Preparation a Take a small piece of cotton wool, tease it out and place it in the middle of a small Petri dish. b Select a large Daphnia and use a pipette to transfer it onto the cotton wool fibres. c Immediately add pond water to the Petri dish until the animal is just covered by the water. d Place the Petri dish on the stage of a microscope and observe the animal under low power. The beating heart is located on the dorsal side just above the gut and in front of the brood pouch (see diagram). Make sure that you are counting the heart beats, and not the flapping of the gills or movements of the gut. The heart must be observed with transmitted light if it is to be properly visible.

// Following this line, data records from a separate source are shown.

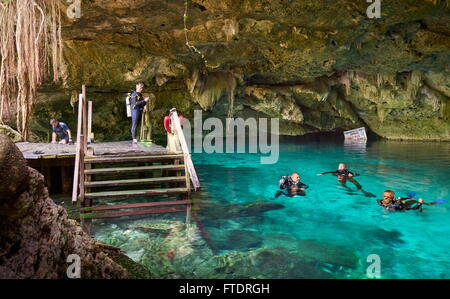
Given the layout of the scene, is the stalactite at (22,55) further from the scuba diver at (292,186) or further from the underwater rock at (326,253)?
the scuba diver at (292,186)

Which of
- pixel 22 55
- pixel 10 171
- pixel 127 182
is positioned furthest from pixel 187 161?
pixel 10 171

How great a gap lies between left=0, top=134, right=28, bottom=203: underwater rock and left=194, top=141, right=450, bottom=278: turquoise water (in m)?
3.38

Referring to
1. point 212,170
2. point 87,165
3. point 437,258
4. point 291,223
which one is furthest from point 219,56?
point 437,258

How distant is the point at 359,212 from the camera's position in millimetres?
7562

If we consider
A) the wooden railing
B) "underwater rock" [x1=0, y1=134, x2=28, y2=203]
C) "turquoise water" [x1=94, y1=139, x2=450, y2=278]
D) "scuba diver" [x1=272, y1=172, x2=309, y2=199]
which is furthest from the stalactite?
"scuba diver" [x1=272, y1=172, x2=309, y2=199]

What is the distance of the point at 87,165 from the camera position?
313 inches

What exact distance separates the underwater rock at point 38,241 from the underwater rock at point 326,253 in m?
3.12

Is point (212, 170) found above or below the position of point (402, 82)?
below

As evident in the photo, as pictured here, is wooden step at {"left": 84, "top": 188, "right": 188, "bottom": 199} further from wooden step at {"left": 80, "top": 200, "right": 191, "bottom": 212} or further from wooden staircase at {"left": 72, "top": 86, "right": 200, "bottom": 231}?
wooden step at {"left": 80, "top": 200, "right": 191, "bottom": 212}

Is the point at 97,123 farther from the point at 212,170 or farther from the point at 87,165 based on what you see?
the point at 87,165

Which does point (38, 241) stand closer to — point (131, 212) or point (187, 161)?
point (131, 212)

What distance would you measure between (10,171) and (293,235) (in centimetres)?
489

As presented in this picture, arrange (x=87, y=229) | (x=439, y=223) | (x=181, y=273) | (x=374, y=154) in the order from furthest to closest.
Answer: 1. (x=374, y=154)
2. (x=439, y=223)
3. (x=87, y=229)
4. (x=181, y=273)

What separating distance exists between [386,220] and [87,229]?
20.6 ft
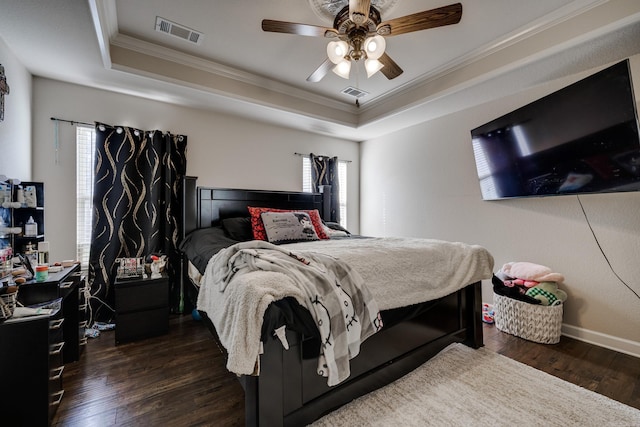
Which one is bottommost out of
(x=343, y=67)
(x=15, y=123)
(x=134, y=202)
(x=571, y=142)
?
(x=134, y=202)

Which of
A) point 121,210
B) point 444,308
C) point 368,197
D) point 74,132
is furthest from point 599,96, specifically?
point 74,132

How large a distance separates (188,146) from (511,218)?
3720mm

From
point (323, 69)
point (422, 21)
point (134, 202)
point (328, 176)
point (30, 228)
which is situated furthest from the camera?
point (328, 176)

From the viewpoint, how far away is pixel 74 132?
2758 mm

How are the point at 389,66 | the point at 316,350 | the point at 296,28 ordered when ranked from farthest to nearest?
the point at 389,66 < the point at 296,28 < the point at 316,350

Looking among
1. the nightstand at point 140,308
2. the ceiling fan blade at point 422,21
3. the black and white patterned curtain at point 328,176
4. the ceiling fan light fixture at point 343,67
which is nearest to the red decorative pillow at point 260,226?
the nightstand at point 140,308

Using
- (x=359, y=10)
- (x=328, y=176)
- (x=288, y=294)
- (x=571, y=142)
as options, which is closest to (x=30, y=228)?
(x=288, y=294)

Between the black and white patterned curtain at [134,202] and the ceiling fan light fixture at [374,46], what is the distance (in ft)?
7.58

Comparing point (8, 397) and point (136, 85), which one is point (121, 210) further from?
point (8, 397)

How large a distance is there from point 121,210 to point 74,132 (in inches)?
33.9

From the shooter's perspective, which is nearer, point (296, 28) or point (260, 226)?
point (296, 28)

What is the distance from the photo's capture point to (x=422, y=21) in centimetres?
177

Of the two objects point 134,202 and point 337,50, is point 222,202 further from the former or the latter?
point 337,50

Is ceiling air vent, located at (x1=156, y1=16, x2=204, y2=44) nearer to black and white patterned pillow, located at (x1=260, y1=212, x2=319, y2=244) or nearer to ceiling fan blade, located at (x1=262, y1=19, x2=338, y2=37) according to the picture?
ceiling fan blade, located at (x1=262, y1=19, x2=338, y2=37)
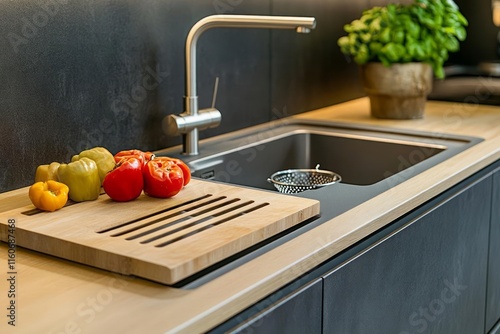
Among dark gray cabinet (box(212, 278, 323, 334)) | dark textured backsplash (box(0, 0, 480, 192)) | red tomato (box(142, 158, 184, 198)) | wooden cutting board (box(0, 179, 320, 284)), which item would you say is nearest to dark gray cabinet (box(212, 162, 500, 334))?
dark gray cabinet (box(212, 278, 323, 334))

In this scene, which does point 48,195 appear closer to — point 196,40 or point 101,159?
point 101,159

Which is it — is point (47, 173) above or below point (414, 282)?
above

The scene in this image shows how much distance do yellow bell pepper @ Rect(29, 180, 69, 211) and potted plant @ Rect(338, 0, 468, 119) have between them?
50.8 inches

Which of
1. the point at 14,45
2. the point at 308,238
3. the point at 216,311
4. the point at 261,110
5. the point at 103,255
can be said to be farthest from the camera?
the point at 261,110

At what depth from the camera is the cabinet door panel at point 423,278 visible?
1.41 metres

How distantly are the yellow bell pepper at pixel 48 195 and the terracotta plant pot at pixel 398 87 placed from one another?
1290 mm

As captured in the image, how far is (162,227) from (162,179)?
0.51 ft

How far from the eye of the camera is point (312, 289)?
127 centimetres

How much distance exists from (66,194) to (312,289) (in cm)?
49

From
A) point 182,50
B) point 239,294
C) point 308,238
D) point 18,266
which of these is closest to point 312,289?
point 308,238

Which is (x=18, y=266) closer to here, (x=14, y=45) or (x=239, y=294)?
(x=239, y=294)

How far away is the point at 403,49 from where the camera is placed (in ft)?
7.82

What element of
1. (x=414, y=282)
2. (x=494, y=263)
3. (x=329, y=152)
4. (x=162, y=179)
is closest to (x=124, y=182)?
(x=162, y=179)

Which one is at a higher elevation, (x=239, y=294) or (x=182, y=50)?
(x=182, y=50)
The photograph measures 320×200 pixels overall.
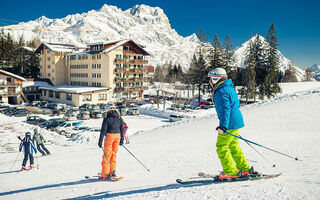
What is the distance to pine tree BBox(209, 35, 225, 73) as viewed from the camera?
5384 cm

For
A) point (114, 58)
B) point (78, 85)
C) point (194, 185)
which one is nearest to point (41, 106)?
point (78, 85)

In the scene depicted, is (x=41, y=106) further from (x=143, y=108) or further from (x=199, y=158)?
(x=199, y=158)

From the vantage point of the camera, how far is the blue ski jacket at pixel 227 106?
4538 millimetres

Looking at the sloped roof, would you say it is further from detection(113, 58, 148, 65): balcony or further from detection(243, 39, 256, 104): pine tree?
detection(243, 39, 256, 104): pine tree

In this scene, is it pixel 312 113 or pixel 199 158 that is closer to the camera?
pixel 199 158

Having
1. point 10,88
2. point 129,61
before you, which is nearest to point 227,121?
point 129,61

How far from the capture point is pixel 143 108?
150 feet

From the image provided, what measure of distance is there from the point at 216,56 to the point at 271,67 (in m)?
11.9

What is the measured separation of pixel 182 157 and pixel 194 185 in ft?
11.2

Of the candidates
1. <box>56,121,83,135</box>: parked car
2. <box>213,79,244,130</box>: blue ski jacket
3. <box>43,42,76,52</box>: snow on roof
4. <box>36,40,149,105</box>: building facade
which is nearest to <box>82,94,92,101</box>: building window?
<box>36,40,149,105</box>: building facade

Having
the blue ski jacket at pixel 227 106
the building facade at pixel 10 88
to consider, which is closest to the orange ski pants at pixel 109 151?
the blue ski jacket at pixel 227 106

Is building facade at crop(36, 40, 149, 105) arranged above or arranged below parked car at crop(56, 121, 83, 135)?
above

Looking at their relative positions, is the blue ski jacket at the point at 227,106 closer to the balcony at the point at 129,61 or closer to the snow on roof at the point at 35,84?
the balcony at the point at 129,61

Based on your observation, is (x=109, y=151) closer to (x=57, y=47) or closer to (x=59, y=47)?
(x=57, y=47)
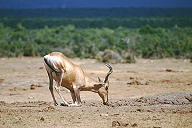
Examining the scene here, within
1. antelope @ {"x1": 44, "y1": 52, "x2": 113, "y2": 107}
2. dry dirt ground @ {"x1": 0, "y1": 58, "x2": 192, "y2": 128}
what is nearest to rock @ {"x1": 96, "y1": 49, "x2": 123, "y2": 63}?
dry dirt ground @ {"x1": 0, "y1": 58, "x2": 192, "y2": 128}

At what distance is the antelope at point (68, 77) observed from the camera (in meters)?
13.3

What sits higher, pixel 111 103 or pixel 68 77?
pixel 68 77

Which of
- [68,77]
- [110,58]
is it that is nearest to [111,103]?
[68,77]

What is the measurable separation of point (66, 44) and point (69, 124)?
2818cm

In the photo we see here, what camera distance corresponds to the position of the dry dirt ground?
11.3 m

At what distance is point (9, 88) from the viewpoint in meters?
18.8

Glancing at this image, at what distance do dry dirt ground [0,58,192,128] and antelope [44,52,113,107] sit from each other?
1.41ft

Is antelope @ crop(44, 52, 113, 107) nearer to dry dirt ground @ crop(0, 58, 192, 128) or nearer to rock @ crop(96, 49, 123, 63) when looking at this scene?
dry dirt ground @ crop(0, 58, 192, 128)

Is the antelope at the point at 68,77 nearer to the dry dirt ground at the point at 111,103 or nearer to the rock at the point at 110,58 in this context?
the dry dirt ground at the point at 111,103

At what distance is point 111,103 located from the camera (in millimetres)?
14375

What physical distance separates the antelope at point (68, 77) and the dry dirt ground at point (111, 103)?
43cm

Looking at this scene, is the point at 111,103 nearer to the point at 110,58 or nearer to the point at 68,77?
the point at 68,77

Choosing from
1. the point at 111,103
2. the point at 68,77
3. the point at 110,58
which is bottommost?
the point at 110,58

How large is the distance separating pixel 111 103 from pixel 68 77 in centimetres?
159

e Use a stopwatch to time 20 seconds, and count the number of heart beats in several periods of 20 seconds. The heart beat of Daphnia is very rapid, so count the beats by making dots on a piece of paper. Count the dots and express heart rate as number of beats per minute.

f At the end of the investigation, return the Daphnia to the stock culture.

Investigating the effect of temperature

g Record the temperature of the water in the Petri dish. h Add pond water at a different temperature to the Petri dish. Allow the Daphnia some time to acclimatise, but keep a check on the temperature of the water in the dish and add more hot or cool pond water if necessary to adjust the temperature. i Record the heart rate again as in step e. j Plot a graph of mean frequency of heart beats per minute against temperature.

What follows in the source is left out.